_Records to process_
● ● ●

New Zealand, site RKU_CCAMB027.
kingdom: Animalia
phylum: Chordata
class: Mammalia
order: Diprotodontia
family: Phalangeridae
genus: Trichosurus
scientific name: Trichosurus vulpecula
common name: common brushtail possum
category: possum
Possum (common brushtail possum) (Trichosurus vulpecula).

● ● ●

_Directions for this task_
Word for word, copy the line containing "order: Diprotodontia" and each line after it to the end of the records, and nothing besides.

_Answer space_
order: Diprotodontia
family: Phalangeridae
genus: Trichosurus
scientific name: Trichosurus vulpecula
common name: common brushtail possum
category: possum
Possum (common brushtail possum) (Trichosurus vulpecula).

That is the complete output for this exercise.